Druid chocolates, all in frilly little papers, were among the first to be sampled. "They smell good," said Tessa, the most experienced chocolate-eater among us. She tried a few. "They're nice, but they all taste much the same; the fresh cream taste takes over," was her verdict.

She was much more interested in the Torc Truffles, whopping "golf balls," as Marie-Louise described them. They dwarfed their smaller, prettier-looking Druid sisters. "Less in a box looks more luxurious," Louise stated. "Size counts," Elva said. Someone giggled. The truffles all looked more or less the same, but they all tasted very different: dense rich layers of praline, which disappeared too quickly for a more detailed forensic report. "Very good, but one at a time is more than enough."

What about the name, Torc Truffles? "It makes me think of pigs truffle hunting in the forest," this reporter observed, to general outcry. "No, no, no," MarieLouise explained patiently. "You've got it all wrong. Truffles are really expensive. Think pricey, not pigs."

The only box which was not predominantly white in colour and with a lid that lifted off, was the brown Bewleys one, with its brown plastic tray inside. "It doesn't look as posh as the others," Louise said flatly. "Don't we get fussy fast?" Elva observed. "If someone brought this box to dinner, we'd all think it was lovely, but it doesn't look so good among the others."

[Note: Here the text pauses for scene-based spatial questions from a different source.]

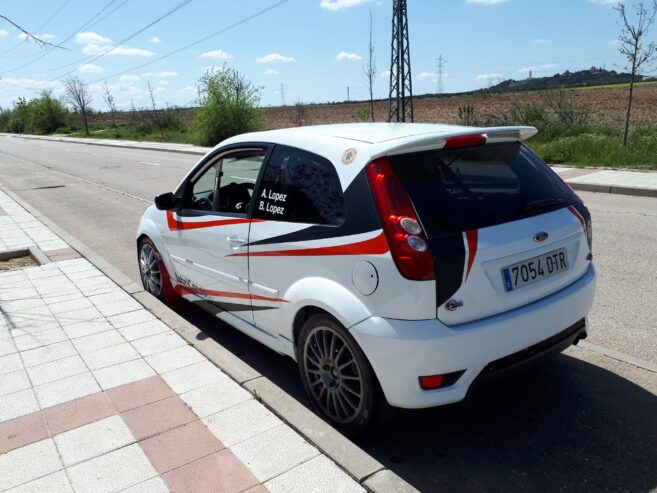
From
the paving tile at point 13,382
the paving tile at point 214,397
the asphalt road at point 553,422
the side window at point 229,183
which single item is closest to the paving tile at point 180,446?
the paving tile at point 214,397

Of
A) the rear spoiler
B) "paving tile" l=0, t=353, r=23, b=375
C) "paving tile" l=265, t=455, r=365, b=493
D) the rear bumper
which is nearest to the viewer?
"paving tile" l=265, t=455, r=365, b=493

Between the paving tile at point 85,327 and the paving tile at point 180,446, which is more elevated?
the paving tile at point 180,446

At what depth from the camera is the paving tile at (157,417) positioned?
3256mm

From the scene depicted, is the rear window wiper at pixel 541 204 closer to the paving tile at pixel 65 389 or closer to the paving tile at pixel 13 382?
the paving tile at pixel 65 389

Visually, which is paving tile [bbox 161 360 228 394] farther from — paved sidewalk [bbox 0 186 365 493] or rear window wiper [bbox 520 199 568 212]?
rear window wiper [bbox 520 199 568 212]

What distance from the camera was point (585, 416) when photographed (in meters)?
3.32

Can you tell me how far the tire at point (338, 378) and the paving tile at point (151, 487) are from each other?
3.31 feet

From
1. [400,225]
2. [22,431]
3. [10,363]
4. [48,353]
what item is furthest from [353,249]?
[10,363]

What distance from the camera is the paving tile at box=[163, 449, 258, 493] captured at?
2.70m

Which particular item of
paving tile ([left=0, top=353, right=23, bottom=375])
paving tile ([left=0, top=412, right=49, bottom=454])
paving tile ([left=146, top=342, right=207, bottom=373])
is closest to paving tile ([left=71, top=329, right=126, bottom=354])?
paving tile ([left=0, top=353, right=23, bottom=375])

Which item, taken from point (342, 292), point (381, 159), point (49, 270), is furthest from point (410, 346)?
point (49, 270)

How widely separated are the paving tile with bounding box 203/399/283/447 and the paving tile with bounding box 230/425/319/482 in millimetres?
56

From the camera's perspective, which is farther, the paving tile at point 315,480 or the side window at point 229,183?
the side window at point 229,183

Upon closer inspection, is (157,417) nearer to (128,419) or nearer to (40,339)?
(128,419)
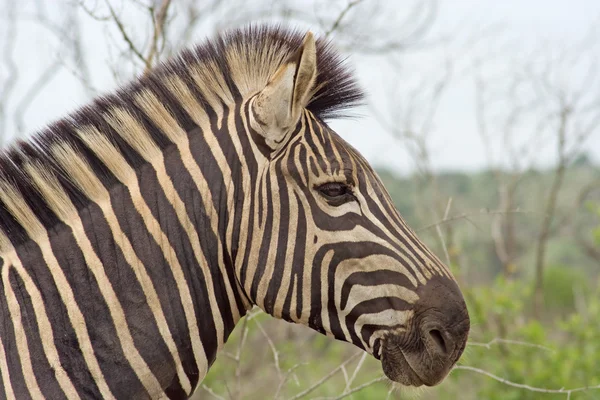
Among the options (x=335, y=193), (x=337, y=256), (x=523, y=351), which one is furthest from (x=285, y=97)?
(x=523, y=351)

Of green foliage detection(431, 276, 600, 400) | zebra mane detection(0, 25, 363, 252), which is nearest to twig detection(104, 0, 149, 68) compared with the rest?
zebra mane detection(0, 25, 363, 252)

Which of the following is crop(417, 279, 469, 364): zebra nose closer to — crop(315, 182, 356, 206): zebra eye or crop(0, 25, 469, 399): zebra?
crop(0, 25, 469, 399): zebra

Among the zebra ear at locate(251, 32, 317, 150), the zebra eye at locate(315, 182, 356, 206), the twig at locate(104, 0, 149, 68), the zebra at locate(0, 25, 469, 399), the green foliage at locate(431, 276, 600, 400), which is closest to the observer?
the zebra at locate(0, 25, 469, 399)

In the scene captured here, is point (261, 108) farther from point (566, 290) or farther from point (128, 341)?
point (566, 290)

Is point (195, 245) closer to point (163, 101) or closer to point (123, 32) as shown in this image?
point (163, 101)

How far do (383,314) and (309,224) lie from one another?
0.57m

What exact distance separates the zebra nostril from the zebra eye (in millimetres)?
767

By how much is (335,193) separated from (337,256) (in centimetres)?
32

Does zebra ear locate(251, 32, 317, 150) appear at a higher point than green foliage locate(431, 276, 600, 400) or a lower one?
higher

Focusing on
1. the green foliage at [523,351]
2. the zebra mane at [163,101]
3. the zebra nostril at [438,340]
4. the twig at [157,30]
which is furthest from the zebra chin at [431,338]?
the green foliage at [523,351]

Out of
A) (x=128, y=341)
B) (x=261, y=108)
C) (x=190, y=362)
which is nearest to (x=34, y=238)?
(x=128, y=341)

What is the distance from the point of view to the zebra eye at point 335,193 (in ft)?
11.2

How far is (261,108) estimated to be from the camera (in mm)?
3457

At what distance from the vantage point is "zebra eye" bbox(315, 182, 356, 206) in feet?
11.2
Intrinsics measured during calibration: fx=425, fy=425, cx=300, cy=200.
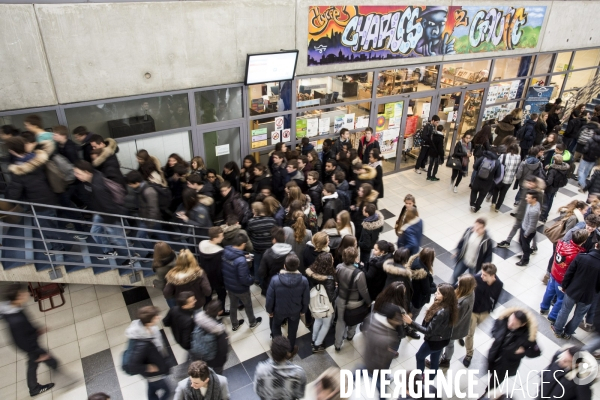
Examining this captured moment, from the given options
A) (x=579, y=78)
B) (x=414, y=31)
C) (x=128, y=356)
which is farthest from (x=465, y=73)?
(x=128, y=356)

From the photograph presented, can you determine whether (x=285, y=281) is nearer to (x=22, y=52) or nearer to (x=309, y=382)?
(x=309, y=382)

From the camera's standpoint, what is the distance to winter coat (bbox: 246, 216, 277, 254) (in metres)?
5.81

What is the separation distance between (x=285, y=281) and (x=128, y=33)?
453 centimetres

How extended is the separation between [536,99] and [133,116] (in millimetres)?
11474

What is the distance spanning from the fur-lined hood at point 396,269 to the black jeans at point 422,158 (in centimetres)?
628

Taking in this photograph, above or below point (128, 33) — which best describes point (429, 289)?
below

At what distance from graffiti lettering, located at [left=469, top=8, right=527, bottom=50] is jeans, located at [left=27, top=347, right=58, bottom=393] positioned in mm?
10572

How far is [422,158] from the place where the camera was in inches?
427

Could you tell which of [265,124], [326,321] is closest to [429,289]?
[326,321]

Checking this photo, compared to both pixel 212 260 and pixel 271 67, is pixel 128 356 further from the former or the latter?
pixel 271 67

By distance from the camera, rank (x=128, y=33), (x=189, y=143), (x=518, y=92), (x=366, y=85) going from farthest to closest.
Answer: (x=518, y=92) → (x=366, y=85) → (x=189, y=143) → (x=128, y=33)

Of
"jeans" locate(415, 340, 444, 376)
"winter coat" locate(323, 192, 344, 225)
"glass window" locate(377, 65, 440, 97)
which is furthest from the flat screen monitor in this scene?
"jeans" locate(415, 340, 444, 376)

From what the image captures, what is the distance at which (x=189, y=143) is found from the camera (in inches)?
309

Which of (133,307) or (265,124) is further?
(265,124)
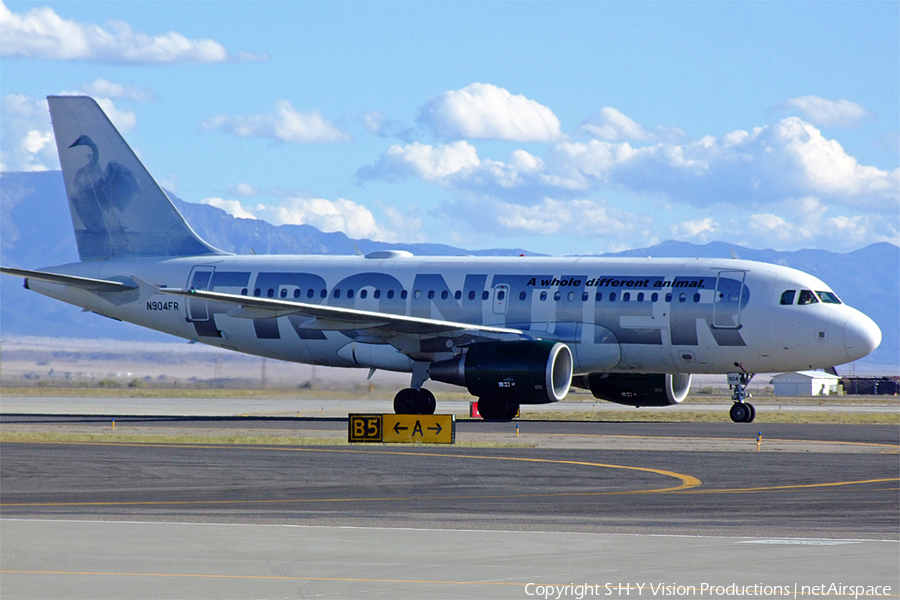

Tessa was examining the Butlers chocolates, which, like the Bewleys box, had nine chocolates apiece. "The Butlers actually look much the same," she pointed out, "except the box is much nicer." Presentation - or should that be packaging - matters, was the verdict.

And what of the chocolates themselves? "I like these," said Elva, trying the Butlers. "Mmm," went Louise. Meanwhile, Tessa was unwrapping the foil cone of a Bewleys chocolate. She left half of it. "It tastes very traditional," she said. No matter how posh the chocolates, there are always a few that get left behind: the strawberry and coffee creams scenario.

The Chez Emily chocolates, which were by far the most varied looking - tiny moulded elephants, solid rounds studded with nuts, delicate shells dusted with cocoa, and nameless other wonders - of all the boxes, were voted the best any of us had ever eaten. They all looked gorgeous, like the picture-book chocolates you see princesses scoffing in fairy tales. And each one tasted amazingly good, and different, yet not too sweet. "Every one is a surprise," marvelled Marie-Louise, who was doing careful surgery with a sharp knife, so we could see a cross-section of every wicked interior.

Once we had tasted the Chez Emily chocolates, my panel more or less went on strike. They had found sublimity and continued to revisit the Chez Emily box at regular intervals for the rest of the evening. They could not be persuaded to have a second sample of any of the other boxes, the left-over contents of which were made up into goody-bags to be brought home to the left-behind spouses.

Housemates sneaked in and took places at the table and chocolates from "Shay Emily," as they were renamed ("She's obviously a relation of Shay Healy," Elva suggested). The volume rose. Ella Fitzgerald was taken off the CD player, and The Best of The Pogues went on. There was much laughter. Fuelled by an afternoon of chocolate tasting, the talk moved effortlessly onto love, sex, and babies. At which point, the taperecorder was hijacked and switched off.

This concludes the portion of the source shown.